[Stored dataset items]
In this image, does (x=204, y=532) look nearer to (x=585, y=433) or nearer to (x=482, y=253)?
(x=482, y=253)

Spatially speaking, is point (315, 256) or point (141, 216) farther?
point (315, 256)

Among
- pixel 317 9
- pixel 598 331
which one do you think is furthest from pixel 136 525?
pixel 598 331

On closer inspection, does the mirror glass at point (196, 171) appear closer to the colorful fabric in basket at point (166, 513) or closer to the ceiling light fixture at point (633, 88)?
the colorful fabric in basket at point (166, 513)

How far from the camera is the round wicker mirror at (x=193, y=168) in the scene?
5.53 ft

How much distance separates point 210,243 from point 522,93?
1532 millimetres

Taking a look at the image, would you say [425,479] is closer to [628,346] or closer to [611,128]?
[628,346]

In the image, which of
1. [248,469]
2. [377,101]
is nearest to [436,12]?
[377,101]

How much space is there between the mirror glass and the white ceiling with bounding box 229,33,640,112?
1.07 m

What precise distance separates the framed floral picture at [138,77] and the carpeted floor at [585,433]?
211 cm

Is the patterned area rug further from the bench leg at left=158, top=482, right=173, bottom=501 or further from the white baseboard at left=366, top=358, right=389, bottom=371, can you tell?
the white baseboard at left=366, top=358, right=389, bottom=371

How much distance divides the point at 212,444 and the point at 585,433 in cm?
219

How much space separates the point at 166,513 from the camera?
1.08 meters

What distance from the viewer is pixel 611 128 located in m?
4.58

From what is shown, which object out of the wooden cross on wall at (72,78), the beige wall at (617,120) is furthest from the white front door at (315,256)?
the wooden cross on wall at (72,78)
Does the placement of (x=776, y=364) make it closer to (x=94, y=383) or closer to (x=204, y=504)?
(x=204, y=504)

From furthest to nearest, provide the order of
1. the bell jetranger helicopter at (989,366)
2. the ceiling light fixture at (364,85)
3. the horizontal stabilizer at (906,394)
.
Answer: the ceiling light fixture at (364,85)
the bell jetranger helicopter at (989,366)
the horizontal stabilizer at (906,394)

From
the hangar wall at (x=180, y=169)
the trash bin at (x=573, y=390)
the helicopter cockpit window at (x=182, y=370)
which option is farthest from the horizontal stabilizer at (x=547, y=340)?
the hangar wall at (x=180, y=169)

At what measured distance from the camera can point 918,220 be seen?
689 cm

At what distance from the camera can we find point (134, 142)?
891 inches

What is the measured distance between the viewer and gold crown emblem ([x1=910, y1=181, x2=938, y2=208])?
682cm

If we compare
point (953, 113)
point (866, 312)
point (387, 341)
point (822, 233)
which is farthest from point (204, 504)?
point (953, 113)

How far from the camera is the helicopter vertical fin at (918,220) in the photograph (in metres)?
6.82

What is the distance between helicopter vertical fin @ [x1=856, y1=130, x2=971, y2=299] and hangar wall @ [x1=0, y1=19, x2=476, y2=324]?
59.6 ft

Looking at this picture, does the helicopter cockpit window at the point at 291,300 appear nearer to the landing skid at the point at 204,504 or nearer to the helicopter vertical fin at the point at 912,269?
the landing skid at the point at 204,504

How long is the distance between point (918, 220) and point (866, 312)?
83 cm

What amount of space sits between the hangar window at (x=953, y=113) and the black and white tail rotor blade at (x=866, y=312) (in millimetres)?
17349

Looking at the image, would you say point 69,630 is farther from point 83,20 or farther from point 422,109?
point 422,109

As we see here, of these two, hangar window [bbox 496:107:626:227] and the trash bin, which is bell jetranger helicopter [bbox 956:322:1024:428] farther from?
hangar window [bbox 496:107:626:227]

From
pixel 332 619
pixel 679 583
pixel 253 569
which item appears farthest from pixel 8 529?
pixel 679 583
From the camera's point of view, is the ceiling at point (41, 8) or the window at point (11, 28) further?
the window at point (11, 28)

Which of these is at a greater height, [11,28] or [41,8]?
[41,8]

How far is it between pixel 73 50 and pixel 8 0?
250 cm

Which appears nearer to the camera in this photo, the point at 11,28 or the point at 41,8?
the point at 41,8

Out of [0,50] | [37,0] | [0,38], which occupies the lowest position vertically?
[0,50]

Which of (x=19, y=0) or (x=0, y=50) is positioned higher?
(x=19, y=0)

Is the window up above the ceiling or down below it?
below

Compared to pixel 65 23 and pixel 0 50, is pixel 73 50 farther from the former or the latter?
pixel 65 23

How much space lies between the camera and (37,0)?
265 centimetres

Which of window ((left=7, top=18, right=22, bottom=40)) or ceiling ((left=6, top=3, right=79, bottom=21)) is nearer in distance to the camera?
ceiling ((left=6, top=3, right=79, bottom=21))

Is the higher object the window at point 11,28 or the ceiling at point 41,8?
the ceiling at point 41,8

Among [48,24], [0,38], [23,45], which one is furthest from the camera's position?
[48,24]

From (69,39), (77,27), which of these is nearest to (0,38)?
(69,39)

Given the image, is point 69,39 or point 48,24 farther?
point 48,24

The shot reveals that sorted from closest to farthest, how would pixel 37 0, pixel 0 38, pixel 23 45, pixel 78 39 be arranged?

To do: Update the rows above by replacing "wicker mirror" with "rattan mirror" wherever it appears, and leave everything else unchanged.

The solution:
In this image, does (x=204, y=532) look nearer to (x=585, y=433) or nearer to (x=482, y=253)?
(x=482, y=253)

Spatially speaking, is point (315, 256) or point (141, 216) farther?
point (315, 256)

Among
- pixel 317 9
- pixel 598 331
which one do you think is furthest from pixel 136 525?
pixel 598 331

On closer inspection, does the mirror glass at point (196, 171) appear closer to the colorful fabric in basket at point (166, 513) or closer to the ceiling light fixture at point (633, 88)?
the colorful fabric in basket at point (166, 513)

How far from the camera is the round rattan mirror at (x=193, y=168) in the scene?
5.53 ft

How much distance separates point 210,243 from point 522,93?
1532 millimetres

Taking a look at the image, would you say [425,479] is closer to [628,346] or closer to [611,128]?
[628,346]

In the image, which of
1. [248,469]
2. [377,101]
is nearest to [436,12]?
[377,101]

How much space is there between the mirror glass and the white ceiling with bounding box 229,33,640,112?
1.07 m

What precise distance separates the framed floral picture at [138,77] and the carpeted floor at [585,433]?
211 cm

Is the patterned area rug further from the bench leg at left=158, top=482, right=173, bottom=501 or further from the white baseboard at left=366, top=358, right=389, bottom=371, can you tell?
the white baseboard at left=366, top=358, right=389, bottom=371

How much distance divides the point at 212,444 and the point at 585,433 in cm?
219

How much space separates the point at 166,513 from the camera?
1.08 meters

What distance from the viewer is pixel 611 128 located in m?
4.58

From what is shown, which object out of the wooden cross on wall at (72,78), the beige wall at (617,120) is furthest from the white front door at (315,256)?
the wooden cross on wall at (72,78)
Does the placement of (x=776, y=364) make it closer to (x=94, y=383) or closer to (x=204, y=504)?
(x=204, y=504)

From furthest to nearest, provide the order of
1. the bell jetranger helicopter at (989,366)
2. the ceiling light fixture at (364,85)
3. the horizontal stabilizer at (906,394)
.
Answer: the ceiling light fixture at (364,85)
the bell jetranger helicopter at (989,366)
the horizontal stabilizer at (906,394)

From
the hangar wall at (x=180, y=169)
the trash bin at (x=573, y=390)
the helicopter cockpit window at (x=182, y=370)
which option is farthest from the horizontal stabilizer at (x=547, y=340)?
the hangar wall at (x=180, y=169)

At what measured distance from the camera can point 918,220 be seen?
689 cm

At what distance from the camera can we find point (134, 142)?
891 inches

What is the measured distance between the viewer and gold crown emblem ([x1=910, y1=181, x2=938, y2=208])?
682cm

If we compare
point (953, 113)
point (866, 312)
point (387, 341)
point (822, 233)
which is farthest from point (204, 504)?
point (953, 113)

How far from the camera is the helicopter vertical fin at (918,220) in the photograph (in metres)?
6.82

What is the distance between helicopter vertical fin @ [x1=856, y1=130, x2=971, y2=299] and hangar wall @ [x1=0, y1=19, x2=476, y2=324]?
59.6 ft

Looking at this picture, does the helicopter cockpit window at the point at 291,300 appear nearer to the landing skid at the point at 204,504 or nearer to the helicopter vertical fin at the point at 912,269?
the landing skid at the point at 204,504

How long is the distance between point (918, 220) and point (866, 312)?
83 cm

What amount of space sits between the hangar window at (x=953, y=113) and the black and white tail rotor blade at (x=866, y=312) (in millimetres)?
17349

Looking at the image, would you say point 69,630 is farther from point 83,20 or farther from point 422,109?
point 422,109

As we see here, of these two, hangar window [bbox 496:107:626:227] and the trash bin, which is bell jetranger helicopter [bbox 956:322:1024:428] farther from?
hangar window [bbox 496:107:626:227]

From
pixel 332 619
pixel 679 583
pixel 253 569
which item appears farthest from pixel 8 529?
pixel 679 583
From the camera's point of view, is the ceiling at point (41, 8) or the window at point (11, 28) further?
the window at point (11, 28)

Which of these is at a greater height, [11,28] or [41,8]?
[41,8]

How far is it between pixel 73 50 and pixel 8 0?
250 cm

Which appears nearer to the camera in this photo, the point at 11,28 or the point at 41,8?
the point at 41,8

Out of [0,50] | [37,0] | [0,38], which occupies the lowest position vertically?
[0,50]

Which of (x=19, y=0) or (x=0, y=50) is positioned higher?
(x=19, y=0)

Is the window up above the ceiling or down below it?
below

Compared to pixel 65 23 and pixel 0 50, is pixel 73 50 farther from the former or the latter?
pixel 65 23

How much space lies between the camera and (37,0)?
265 centimetres

Which of window ((left=7, top=18, right=22, bottom=40)) or ceiling ((left=6, top=3, right=79, bottom=21)) is nearer in distance to the camera?
ceiling ((left=6, top=3, right=79, bottom=21))

Is the higher object the window at point 11,28 or the ceiling at point 41,8?
the ceiling at point 41,8

Among [48,24], [0,38], [23,45], which one is furthest from the camera's position?
[48,24]

From (69,39), (77,27), which of these is nearest to (0,38)?
(69,39)

Given the image, is point 69,39 or point 48,24 farther?
point 48,24

The shot reveals that sorted from closest to farthest, how would pixel 37 0, pixel 0 38, pixel 23 45, pixel 78 39 be arranged?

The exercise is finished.